These warnings are included in a sensitivity-training course for freshpeople at Clark University, a Massachusetts liberal arts college. As The New York Times reports, the course focuses on the land mines of contemporary campus life – the microaggressions, microassaults, microinsults and microinvalidations that have the power to inflict pain and trauma on students, who need trigger warnings and safe spaces to shield them from hurt.

Such training sessions are now routine – even mandatory – at more and more universities. They're supposed to foster diversity and inclusion. Instead, they foster identity politics, grievance, extreme thin-skinned-ness and the stifling of free inquiry. They also cultivate a view of our society as a dark and violent place, dominated by systemic racism, sexism and homophobia. (One frequently cited microagression to avoid is: "Everyone can succeed in this society, if they work hard enough.")

Now, in a bold departure from the pack, the University of Chicago has declared that enough's enough. In a letter to incoming students, it wrote that its commitment to academic freedom means that it does not support "so-called trigger warnings" or "the creation of intellectual safe spaces where individuals can retreat from ideas and perspectives at odds with their own."

The letter set off a firestorm. It turns out that quite a lot of people believe free expression is a bad thing. They argue it is simply an excuse to spread hateful and obnoxious views – a weapon of the privileged to keep the marginalized down. "I hope that at the end of the day, Chicago's cold, Darwinian approach will be an outlier nationally," wrote Matthew Pratt Guterl, a professor at Brown. His view is that the world is indeed a dark and violent place, and that universities are obliged to shelter students from it.

Jonathan Haidt, a social psychologist at New York University, is an expert on the campus culture wars. (His Atlantic article, 'The coddling of the American mind,' is a must-read on the subject.)

"In the academy now, if truth conflicts with social justice, truth gets thrown under the bus," he said in a recent interview with Minding the Campus. University students have become a constellation of victim groups (the latest being Muslims). "And now you have to try to explain social problems without saying anything that casts any blame on any member of a protected group. And not just moral blame, but causal blame. None of these groups can have done anything that led to their victimization or marginalization." As he has documented, university culture (outside the sciences and technical schools) is increasingly a monoculture, dominated by a class of self-perpetuating ultraprogressives.

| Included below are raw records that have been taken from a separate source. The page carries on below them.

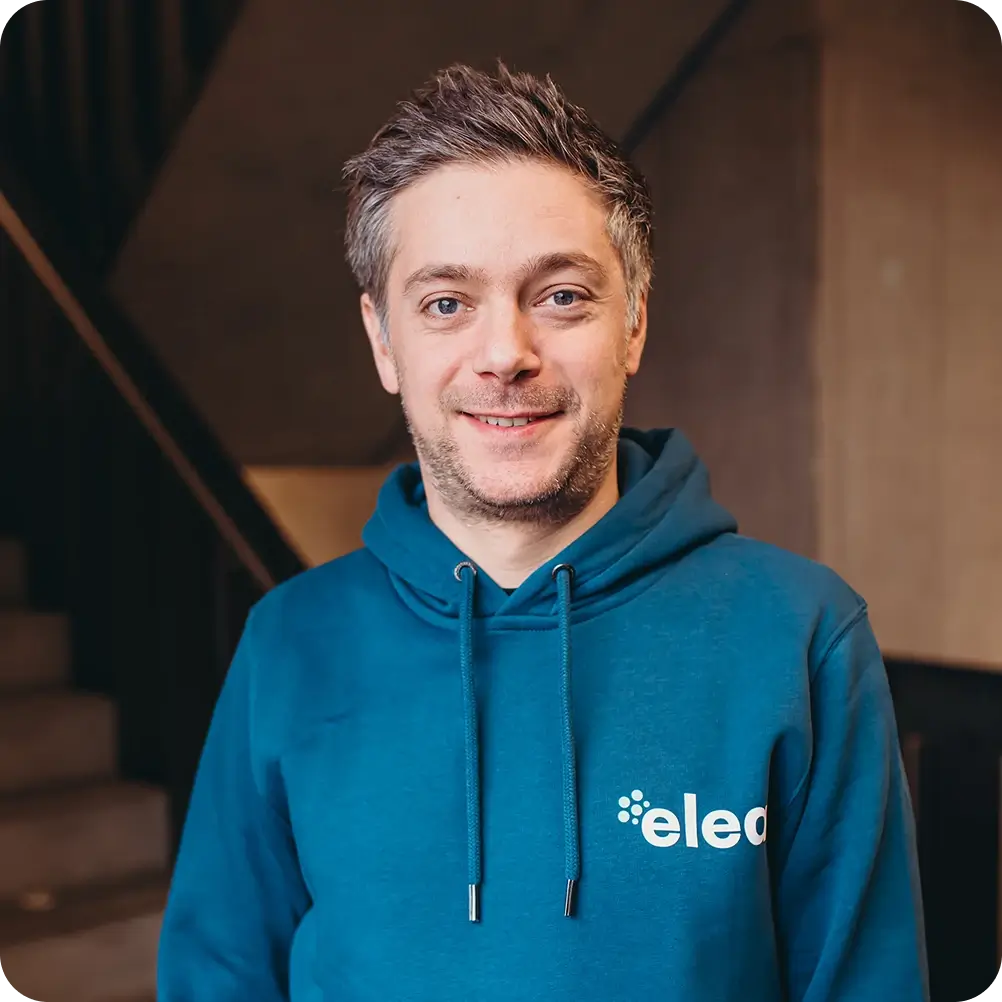 Lächelnder Mann mit kurz geschnittenem grauem Haar trägt einen blauen Kapuzenpullover mit Teil des Schriftzugs 'elec'.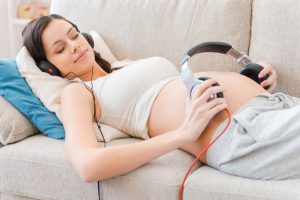 Beautiful pregnant woman holding headphones on her belly while lying on sofa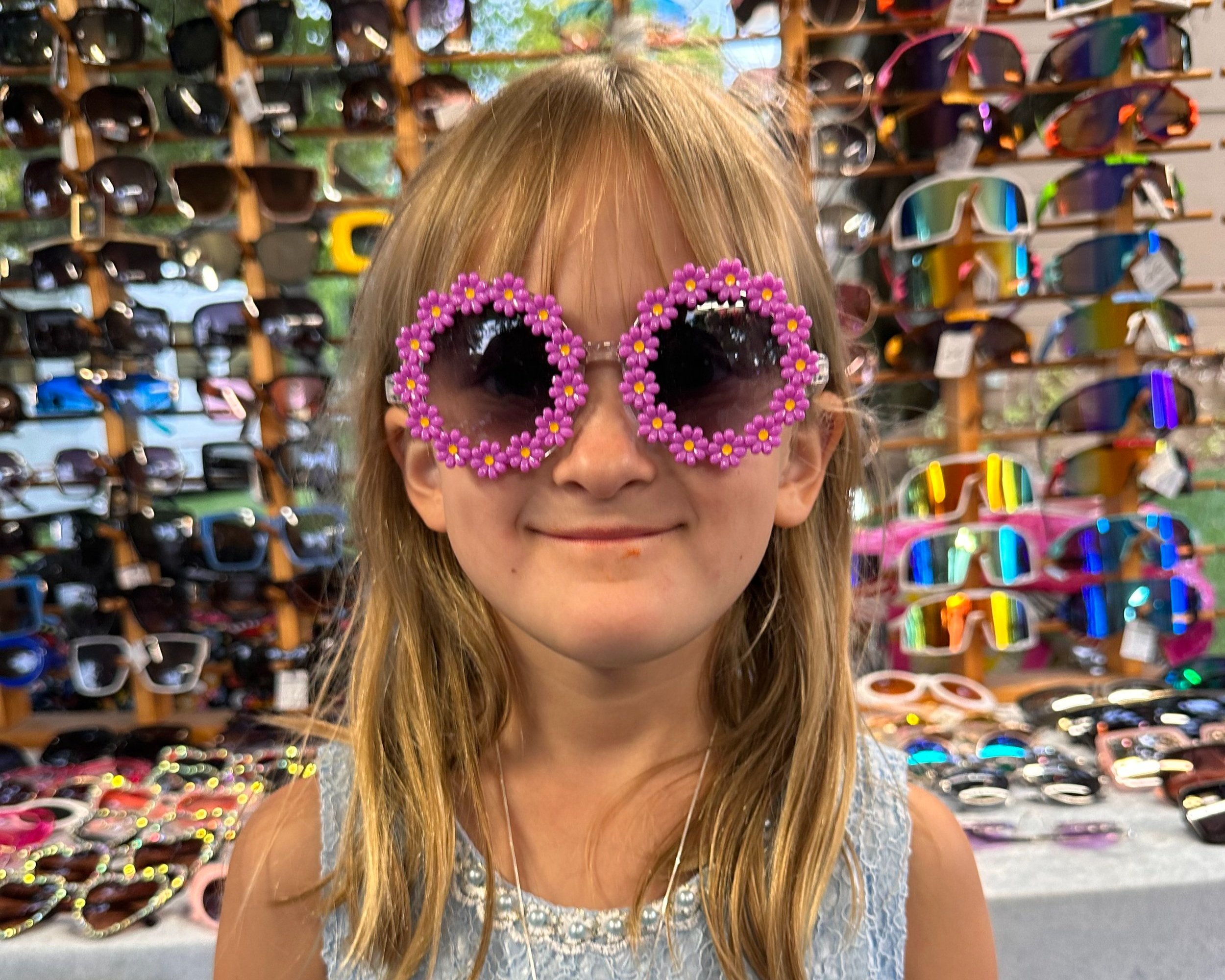 A young girl trying on large, playful sunglasses shaped like pink flowers.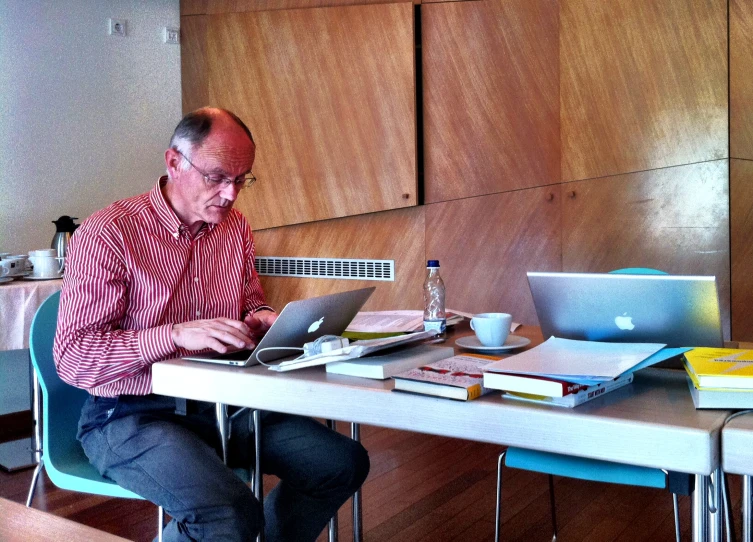 a man sitting at a desk with a laptop in his hand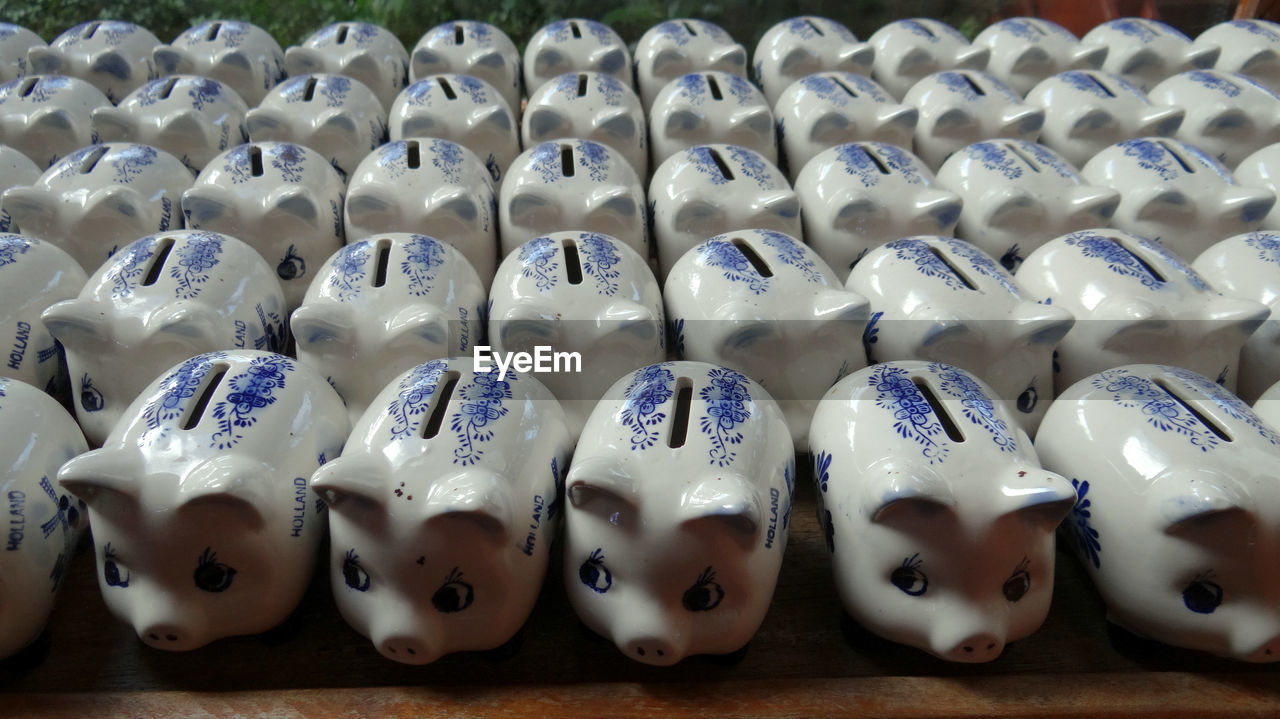 Piggy banks arranged on table for sale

Dr. Haidt believes today's students really are far more fragile than they used to be. He blames the dramatic change in parenting styles. These kids have been supervised and scheduled all their lives. They've been raised by parents who are fearful and protective and didn't give them any unsupervised space to negotiate life on their own and develop some resilience. The result is skyrocketing rates of anxiety, fragility and psychological weakness among university students. "Millennials come to college with much thinner skins," he says. "Until that changes, I think we're going to keep seeing these demands to never hear anything offensive."

Something else has changed as well. By the time they reach university, the kids have already been well and truly steeped in social justice. They absolutely believe there is a rape crisis (there isn't). They absolutely believe that women make much less than men (not really). They do not want to hear that the high rate of black incarceration in the United States is closely correlated with the rate of black crime (it is). People who say these hurtful things are, by definition, racist, as well as wrong and dangerous. Students know that if they ever said such things themselves, they'd be ostracized by the tribe, so they don't.

So that's what you can look forward to at university, you guys. Groupthink, censorship, intellectual tyranny and continual assurance that the world we live in is a dark and dreadful place. Have fun! And don't forget to Skype.